**** WORKING DATA ****

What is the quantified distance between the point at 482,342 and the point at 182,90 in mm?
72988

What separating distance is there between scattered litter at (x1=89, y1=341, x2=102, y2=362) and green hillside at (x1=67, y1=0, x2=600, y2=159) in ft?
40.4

****
**** WORKING DATA ****

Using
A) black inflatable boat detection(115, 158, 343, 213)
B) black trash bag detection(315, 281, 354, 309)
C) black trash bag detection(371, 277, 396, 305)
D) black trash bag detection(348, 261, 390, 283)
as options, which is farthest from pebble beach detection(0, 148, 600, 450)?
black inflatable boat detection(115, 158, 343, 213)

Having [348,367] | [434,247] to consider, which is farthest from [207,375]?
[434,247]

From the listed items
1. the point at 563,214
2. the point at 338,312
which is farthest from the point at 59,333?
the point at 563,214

****

GIVEN TASK ->
Return every line of the items above that contains the word "inflatable", treating uppercase and lowercase as different.

EXPECTED ANSWER ->
A) black inflatable boat detection(115, 158, 343, 213)
black inflatable boat detection(115, 158, 343, 213)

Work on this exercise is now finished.